Problem statement: Images in the data are to be skipped, while every line is restated exactly as written.

Provided material:

- Opening Delimiter -

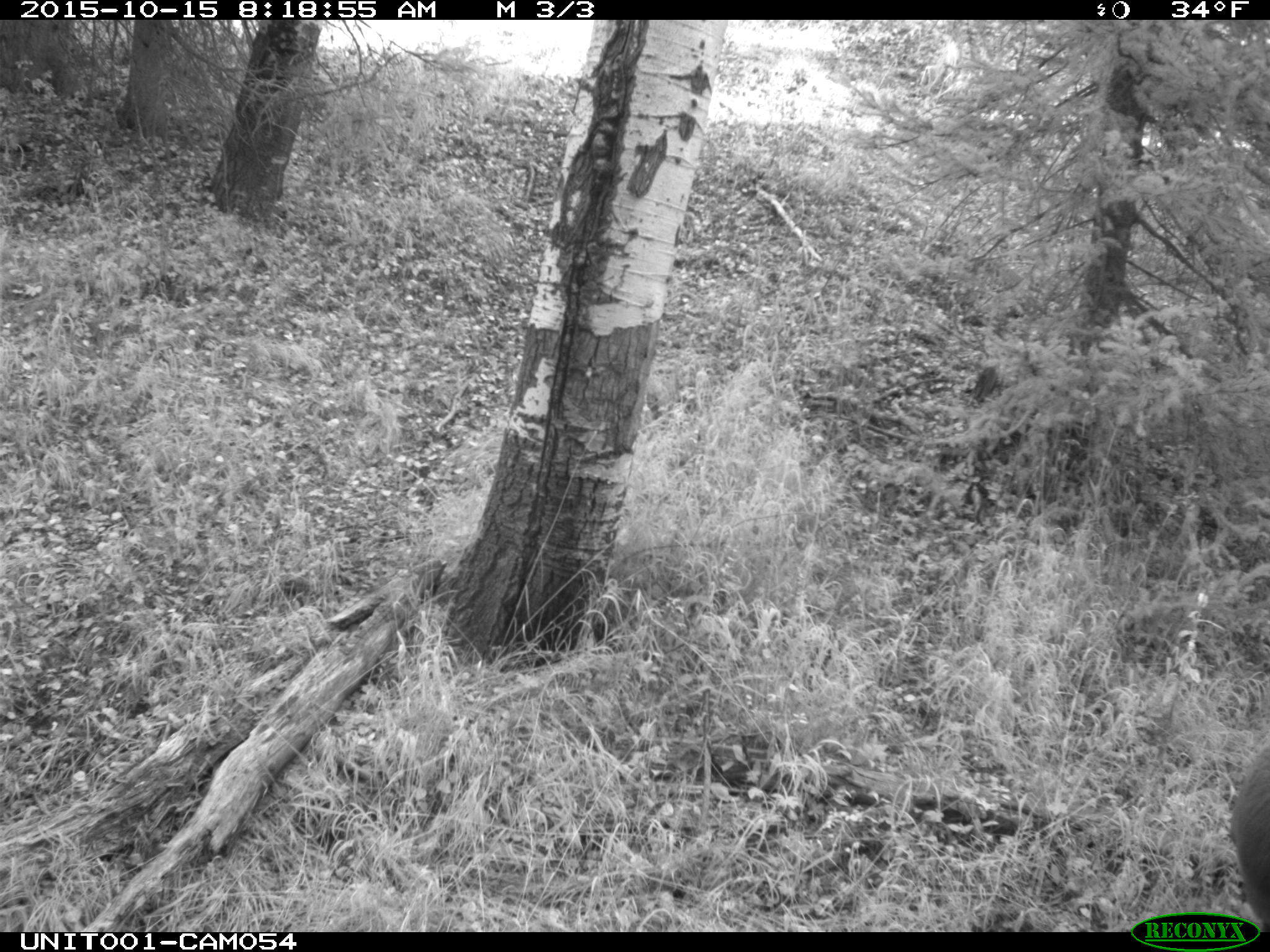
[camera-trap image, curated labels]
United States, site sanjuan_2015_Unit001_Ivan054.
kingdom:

- Closing Delimiter -

Result:
[camera-trap image, curated labels]
United States, site sanjuan_2015_Unit001_Ivan054.
kingdom:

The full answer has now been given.